Exercise goal: Copy the entries word for word, starting with the first line and ending with the line that contains "What is the Planned Targets value for Finance?". Include both of those lines.

The input:
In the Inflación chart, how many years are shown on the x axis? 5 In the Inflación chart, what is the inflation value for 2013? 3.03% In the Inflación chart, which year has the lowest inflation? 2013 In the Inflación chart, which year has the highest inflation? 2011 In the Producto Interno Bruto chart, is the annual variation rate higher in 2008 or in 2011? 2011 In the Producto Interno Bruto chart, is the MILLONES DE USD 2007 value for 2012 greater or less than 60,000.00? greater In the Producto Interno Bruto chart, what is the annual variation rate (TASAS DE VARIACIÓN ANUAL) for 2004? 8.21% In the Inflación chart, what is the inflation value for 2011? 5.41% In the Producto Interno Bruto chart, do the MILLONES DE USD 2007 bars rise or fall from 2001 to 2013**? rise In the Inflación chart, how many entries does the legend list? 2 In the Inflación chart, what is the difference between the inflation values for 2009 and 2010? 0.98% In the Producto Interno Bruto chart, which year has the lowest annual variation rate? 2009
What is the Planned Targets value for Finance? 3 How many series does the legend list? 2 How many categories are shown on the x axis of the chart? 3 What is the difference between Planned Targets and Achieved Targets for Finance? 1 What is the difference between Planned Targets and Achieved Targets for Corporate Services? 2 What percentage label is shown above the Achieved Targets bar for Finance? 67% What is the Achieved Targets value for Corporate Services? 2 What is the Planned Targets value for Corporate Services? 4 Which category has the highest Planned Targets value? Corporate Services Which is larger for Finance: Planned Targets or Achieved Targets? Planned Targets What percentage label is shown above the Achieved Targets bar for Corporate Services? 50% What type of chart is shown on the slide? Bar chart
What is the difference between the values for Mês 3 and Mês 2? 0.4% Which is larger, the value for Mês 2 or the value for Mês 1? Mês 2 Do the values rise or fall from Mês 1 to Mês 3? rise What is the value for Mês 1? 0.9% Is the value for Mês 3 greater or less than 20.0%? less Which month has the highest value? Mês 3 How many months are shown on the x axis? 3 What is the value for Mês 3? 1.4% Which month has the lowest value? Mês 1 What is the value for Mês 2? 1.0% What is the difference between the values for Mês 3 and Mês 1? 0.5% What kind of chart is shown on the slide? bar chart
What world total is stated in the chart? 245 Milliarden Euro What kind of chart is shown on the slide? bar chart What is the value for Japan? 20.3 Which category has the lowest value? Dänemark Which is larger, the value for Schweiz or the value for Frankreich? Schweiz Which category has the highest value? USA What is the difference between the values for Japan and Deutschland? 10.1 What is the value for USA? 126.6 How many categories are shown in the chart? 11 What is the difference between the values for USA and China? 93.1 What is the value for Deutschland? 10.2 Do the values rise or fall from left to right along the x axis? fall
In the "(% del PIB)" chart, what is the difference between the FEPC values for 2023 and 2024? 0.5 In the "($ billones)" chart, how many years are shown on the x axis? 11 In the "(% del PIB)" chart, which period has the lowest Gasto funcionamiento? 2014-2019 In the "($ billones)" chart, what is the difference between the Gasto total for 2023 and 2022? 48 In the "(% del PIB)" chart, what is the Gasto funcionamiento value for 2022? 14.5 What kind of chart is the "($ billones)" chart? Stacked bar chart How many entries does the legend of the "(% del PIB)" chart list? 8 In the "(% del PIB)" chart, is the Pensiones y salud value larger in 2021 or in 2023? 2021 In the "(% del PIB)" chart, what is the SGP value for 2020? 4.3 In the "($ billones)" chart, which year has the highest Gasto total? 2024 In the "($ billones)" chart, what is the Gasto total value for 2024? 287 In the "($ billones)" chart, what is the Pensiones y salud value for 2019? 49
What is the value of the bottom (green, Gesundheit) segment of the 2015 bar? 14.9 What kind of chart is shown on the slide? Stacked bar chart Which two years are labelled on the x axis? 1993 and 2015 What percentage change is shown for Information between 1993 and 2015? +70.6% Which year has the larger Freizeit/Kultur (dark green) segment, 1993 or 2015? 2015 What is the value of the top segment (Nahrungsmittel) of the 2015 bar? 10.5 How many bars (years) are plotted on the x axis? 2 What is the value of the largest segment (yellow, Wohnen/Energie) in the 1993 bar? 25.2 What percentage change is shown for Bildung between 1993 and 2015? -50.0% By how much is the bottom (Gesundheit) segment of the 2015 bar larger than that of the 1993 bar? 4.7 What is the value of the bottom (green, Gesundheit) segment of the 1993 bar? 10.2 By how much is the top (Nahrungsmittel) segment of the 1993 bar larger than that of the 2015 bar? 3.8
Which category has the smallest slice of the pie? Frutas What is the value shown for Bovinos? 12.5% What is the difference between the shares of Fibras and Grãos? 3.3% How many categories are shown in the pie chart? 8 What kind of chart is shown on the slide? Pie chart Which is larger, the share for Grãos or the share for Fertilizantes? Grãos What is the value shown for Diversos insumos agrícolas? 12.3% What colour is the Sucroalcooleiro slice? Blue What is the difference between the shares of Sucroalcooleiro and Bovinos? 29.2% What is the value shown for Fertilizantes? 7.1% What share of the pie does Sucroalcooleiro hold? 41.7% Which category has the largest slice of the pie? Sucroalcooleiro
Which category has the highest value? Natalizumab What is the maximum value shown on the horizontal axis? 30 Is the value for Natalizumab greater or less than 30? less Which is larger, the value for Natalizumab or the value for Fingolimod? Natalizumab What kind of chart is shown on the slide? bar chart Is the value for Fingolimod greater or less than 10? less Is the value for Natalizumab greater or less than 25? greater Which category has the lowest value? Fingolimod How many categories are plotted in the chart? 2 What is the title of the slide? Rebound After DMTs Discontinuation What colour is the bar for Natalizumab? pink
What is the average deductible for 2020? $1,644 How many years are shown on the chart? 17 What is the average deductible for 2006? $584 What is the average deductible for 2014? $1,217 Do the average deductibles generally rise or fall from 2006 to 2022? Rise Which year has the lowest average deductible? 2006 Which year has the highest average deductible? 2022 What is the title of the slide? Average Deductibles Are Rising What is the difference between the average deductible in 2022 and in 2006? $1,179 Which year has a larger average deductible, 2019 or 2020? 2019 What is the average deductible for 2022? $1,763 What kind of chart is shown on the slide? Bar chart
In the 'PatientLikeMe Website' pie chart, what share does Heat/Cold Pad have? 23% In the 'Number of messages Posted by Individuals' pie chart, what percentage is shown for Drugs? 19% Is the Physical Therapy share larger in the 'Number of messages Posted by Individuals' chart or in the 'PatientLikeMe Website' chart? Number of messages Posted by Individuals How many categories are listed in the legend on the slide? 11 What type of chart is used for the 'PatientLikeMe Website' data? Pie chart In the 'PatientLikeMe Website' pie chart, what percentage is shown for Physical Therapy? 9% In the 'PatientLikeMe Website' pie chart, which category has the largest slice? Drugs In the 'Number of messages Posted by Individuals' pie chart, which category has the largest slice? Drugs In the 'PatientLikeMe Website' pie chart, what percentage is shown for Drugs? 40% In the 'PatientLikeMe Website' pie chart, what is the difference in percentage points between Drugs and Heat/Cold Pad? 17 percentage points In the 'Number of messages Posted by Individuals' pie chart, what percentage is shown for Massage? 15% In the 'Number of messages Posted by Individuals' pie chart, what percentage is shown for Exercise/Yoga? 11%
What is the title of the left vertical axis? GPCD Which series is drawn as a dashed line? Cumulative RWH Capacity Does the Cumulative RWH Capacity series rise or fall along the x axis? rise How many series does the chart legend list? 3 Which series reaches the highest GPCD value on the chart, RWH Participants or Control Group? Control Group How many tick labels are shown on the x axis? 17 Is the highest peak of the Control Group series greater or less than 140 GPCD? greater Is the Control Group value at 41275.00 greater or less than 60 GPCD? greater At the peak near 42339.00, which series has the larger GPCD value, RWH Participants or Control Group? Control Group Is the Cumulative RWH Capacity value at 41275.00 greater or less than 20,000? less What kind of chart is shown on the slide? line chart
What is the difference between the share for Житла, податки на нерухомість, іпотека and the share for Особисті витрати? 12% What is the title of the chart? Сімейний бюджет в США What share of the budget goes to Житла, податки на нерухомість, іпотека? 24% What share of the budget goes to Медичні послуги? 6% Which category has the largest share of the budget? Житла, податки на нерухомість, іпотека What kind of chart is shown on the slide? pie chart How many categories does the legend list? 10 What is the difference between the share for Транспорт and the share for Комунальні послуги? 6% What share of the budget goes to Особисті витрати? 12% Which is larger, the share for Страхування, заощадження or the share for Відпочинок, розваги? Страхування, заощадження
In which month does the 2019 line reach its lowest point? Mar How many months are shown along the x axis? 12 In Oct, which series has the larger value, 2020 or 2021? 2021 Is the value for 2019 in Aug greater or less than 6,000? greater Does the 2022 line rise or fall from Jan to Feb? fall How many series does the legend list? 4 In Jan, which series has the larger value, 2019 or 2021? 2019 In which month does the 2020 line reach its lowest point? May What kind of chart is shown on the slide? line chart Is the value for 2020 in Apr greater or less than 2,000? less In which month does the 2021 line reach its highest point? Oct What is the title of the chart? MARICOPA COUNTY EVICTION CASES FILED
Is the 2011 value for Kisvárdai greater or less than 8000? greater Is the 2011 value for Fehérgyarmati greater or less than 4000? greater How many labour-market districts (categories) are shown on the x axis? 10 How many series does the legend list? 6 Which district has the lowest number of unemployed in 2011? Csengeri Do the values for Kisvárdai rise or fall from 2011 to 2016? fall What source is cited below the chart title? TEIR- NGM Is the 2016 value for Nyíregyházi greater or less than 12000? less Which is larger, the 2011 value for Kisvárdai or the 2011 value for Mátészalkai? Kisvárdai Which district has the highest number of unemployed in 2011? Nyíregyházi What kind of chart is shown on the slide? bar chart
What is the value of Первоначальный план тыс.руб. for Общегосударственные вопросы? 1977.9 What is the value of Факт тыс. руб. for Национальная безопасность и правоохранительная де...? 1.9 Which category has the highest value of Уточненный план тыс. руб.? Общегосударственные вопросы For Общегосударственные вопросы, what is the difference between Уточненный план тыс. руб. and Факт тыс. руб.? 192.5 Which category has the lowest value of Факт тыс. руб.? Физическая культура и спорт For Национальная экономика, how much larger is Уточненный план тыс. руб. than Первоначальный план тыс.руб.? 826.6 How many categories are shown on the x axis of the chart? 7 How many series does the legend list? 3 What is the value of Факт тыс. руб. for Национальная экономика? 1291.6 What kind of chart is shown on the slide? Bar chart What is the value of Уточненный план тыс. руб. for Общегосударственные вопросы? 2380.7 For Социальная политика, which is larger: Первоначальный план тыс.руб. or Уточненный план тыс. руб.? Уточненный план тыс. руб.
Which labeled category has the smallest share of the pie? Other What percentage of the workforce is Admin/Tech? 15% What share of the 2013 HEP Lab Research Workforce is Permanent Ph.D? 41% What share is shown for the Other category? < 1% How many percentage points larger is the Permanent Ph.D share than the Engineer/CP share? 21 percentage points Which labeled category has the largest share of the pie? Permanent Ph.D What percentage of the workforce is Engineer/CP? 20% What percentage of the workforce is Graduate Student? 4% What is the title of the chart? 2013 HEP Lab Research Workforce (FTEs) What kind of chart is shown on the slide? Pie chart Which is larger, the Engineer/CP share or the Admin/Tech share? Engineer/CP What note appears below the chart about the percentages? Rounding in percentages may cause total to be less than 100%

Answer box:
In the Inflación chart, how many years are shown on the x axis? 5 In the Inflación chart, what is the inflation value for 2013? 3.03% In the Inflación chart, which year has the lowest inflation? 2013 In the Inflación chart, which year has the highest inflation? 2011 In the Producto Interno Bruto chart, is the annual variation rate higher in 2008 or in 2011? 2011 In the Producto Interno Bruto chart, is the MILLONES DE USD 2007 value for 2012 greater or less than 60,000.00? greater In the Producto Interno Bruto chart, what is the annual variation rate (TASAS DE VARIACIÓN ANUAL) for 2004? 8.21% In the Inflación chart, what is the inflation value for 2011? 5.41% In the Producto Interno Bruto chart, do the MILLONES DE USD 2007 bars rise or fall from 2001 to 2013**? rise In the Inflación chart, how many entries does the legend list? 2 In the Inflación chart, what is the difference between the inflation values for 2009 and 2010? 0.98% In the Producto Interno Bruto chart, which year has the lowest annual variation rate? 2009
What is the Planned Targets value for Finance? 3 How many series does the legend list? 2 How many categories are shown on the x axis of the chart? 3 What is the difference between Planned Targets and Achieved Targets for Finance? 1 What is the difference between Planned Targets and Achieved Targets for Corporate Services? 2 What percentage label is shown above the Achieved Targets bar for Finance? 67% What is the Achieved Targets value for Corporate Services? 2 What is the Planned Targets value for Corporate Services? 4 Which category has the highest Planned Targets value? Corporate Services Which is larger for Finance: Planned Targets or Achieved Targets? Planned Targets What percentage label is shown above the Achieved Targets bar for Corporate Services? 50% What type of chart is shown on the slide? Bar chart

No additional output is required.